Selected extract
• • • • •
When water gets stuck in your ear, it can be very irritating and sometimes painful. Initial discomfort is manifested as decreased hearing on the affected side. When not properly addressed, it may result to possible bacterial infection leaving temporary or even permanent damage. Worst, the infection may travel up to the brain and this can be life threatening. How is this possible? How can simple water entry cause such consequences? A basic knowledge on the anatomy of the ear will give you a much better understanding on this.
The ear is composed of an outer ear, middle and an inner ear. The outer ear is that part which you see sticking out from both sides of the head up to the Eustachian tube which runs for about two centimeters. The middle ear has a tympanic membrane, also known as “eardrum”, a thin covering which separates the outer from the middle ear. It also serves as protection against foreign objects or microorganisms from entering the innermost part of the ear. There are three small bones attached to the eardrum and these are responsible for the transmission of sound and vibration. The inner ear contains a spiral tube and semi-circular canals which are filled with fluid, both important in hearing and balancing. It is the most sensitive part as this also houses the auditory nerve transmitting the electrical impulses directly to the brain. The cerumen or wax found inside the ears is a form of defense against the microorganisms or any foreign objects or insects.
• • • • •
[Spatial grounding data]
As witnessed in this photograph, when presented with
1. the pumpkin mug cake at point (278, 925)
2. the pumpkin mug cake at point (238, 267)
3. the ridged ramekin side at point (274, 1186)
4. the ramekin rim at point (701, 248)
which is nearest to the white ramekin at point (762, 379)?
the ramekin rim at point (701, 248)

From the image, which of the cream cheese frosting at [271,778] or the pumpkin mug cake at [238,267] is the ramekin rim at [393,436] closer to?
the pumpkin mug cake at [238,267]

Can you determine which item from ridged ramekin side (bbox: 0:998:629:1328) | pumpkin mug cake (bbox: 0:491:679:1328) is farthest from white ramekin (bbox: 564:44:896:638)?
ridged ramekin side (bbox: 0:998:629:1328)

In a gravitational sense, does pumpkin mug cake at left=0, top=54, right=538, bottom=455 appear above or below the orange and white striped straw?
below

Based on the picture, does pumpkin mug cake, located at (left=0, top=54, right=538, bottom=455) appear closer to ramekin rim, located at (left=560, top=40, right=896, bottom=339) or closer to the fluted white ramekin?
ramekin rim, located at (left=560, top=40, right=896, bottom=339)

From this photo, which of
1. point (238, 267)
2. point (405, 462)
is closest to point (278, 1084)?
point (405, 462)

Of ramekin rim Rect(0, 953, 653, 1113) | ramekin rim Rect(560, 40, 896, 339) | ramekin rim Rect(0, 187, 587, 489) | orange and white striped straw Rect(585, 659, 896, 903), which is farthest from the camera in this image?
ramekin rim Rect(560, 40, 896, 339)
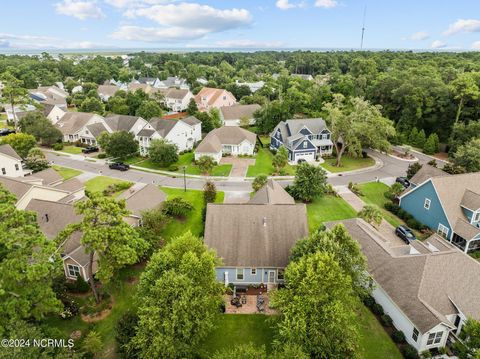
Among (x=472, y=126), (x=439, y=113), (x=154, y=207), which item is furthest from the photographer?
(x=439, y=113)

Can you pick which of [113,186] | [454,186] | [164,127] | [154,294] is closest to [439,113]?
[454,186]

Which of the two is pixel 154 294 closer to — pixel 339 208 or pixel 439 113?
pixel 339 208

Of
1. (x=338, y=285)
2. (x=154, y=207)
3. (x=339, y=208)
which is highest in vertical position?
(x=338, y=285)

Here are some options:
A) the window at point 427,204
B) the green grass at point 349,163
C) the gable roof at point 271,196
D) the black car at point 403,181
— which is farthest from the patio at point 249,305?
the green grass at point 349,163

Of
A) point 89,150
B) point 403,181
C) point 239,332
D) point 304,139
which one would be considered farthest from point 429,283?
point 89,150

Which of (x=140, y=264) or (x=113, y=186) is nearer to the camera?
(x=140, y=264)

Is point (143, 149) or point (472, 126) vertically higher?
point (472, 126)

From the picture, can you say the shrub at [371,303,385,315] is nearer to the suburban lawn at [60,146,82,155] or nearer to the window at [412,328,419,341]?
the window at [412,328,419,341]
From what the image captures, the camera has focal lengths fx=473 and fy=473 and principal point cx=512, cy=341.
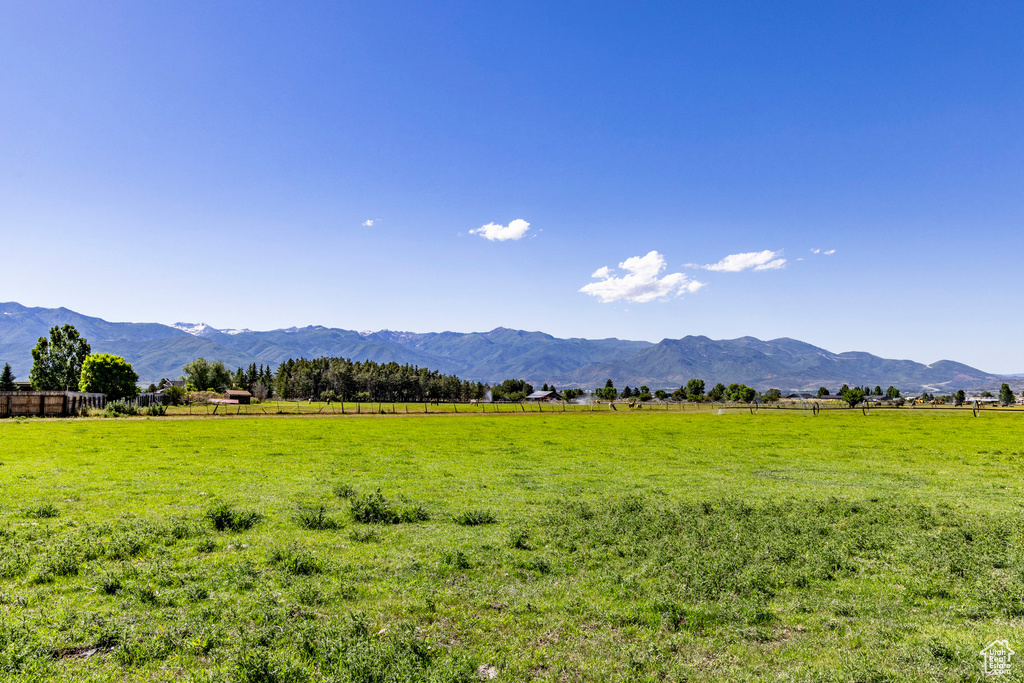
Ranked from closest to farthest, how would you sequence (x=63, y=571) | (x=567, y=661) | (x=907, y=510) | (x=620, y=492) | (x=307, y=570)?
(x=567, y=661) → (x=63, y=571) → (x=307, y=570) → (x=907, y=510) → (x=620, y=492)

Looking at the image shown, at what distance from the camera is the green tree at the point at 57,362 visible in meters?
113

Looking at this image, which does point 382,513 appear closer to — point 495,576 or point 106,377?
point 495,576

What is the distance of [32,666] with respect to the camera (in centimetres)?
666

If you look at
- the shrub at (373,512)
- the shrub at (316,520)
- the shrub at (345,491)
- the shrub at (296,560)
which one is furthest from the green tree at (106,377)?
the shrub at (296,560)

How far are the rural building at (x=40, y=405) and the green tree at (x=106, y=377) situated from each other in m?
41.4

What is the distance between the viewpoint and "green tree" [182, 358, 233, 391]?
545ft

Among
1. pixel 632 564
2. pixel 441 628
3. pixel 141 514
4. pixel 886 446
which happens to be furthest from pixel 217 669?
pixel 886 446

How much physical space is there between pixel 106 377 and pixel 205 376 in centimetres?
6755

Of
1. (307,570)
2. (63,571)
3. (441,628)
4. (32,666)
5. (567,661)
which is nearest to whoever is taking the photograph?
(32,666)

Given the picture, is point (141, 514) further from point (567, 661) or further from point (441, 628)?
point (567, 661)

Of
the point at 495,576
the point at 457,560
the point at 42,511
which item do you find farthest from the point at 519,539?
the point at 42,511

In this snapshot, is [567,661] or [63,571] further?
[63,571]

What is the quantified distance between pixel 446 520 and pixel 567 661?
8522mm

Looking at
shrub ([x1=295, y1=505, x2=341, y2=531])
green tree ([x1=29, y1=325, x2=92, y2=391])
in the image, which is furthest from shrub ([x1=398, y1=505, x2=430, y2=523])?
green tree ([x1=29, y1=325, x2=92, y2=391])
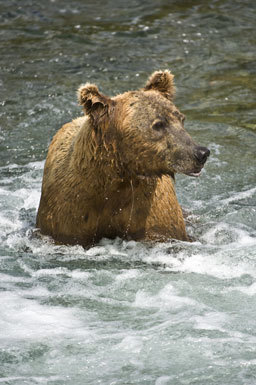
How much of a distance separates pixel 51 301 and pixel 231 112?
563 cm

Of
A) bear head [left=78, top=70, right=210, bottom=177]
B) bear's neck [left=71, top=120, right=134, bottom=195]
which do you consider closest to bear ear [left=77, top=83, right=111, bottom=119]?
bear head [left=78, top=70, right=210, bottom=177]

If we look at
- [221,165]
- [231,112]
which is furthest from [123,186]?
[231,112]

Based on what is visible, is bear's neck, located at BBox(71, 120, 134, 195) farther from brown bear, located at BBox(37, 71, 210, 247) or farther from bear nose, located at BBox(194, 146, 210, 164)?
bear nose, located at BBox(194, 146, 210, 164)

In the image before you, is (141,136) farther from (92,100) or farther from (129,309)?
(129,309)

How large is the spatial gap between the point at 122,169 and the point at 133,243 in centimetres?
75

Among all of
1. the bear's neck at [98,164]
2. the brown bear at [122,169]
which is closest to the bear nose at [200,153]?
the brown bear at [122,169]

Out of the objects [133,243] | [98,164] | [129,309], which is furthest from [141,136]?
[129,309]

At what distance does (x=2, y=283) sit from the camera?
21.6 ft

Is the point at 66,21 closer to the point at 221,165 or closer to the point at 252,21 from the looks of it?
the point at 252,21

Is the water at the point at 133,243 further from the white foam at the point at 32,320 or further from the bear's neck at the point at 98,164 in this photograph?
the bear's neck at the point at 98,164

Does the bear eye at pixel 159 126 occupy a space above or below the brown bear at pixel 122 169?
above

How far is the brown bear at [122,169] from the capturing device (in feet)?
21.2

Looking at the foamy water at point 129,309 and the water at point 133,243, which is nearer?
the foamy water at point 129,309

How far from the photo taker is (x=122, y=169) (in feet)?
• • • • •
What you will do
(A) According to the passage on the ear, what are the three small bones attached to the eardrum responsible for?
(B) Write the next part of the passage on the ear, picking up after its final sentence.
The listing has no connection to the passage on the ear.

Responses
(A) They are responsible for the transmission of sound and vibration.

(B)
Water trapped inside the ears stays along the Eustachian tube and may be partly or wholly cover the tympanic membrane. The pressure build up on this area makes it painful. If the eardrum is perforated from previous traumas or infections, water may seep into the innermost part of the ear, permitting easy entry of new the harmful microorganisms. On the other hand, for an intact eardrum, the moist environment will enhance the growth of the bacteria or fungi present and result to invasion of the skin. Any form of manipulation with any instrument like sticks or hairpins can further irritate the skin, thus, causing breaks. Hence, the importance of draining the fluid trapped inside the ear.
Below are simple different ways on how to remove the fluid stuck in the ears.
- Cover the affected ear with your fingertip and push it until it creates a vacuum. Release the pressure by pulling it rapidly. Repeat this until the water goes out. Try also doing this with the affected ears facing down.
- While lying on one side with the affected ear facing the ceiling, instill one to two drops of alcohol using a cotton swab on the affected ear. This will hasten the evaporation of water.
- For cases where the waxy cerumen may be blocking the passage, it would be better to make a 50:50 mixture of 5% acetic acid (house vinegar) and isopropyl alcohol. The acid helps dissolve the wax while the alcohol evaporates the water. Lie down on the side of the affected ear until gravity pulls down the water. You may put a clean towel over a pillow on the affected side to absorb the water.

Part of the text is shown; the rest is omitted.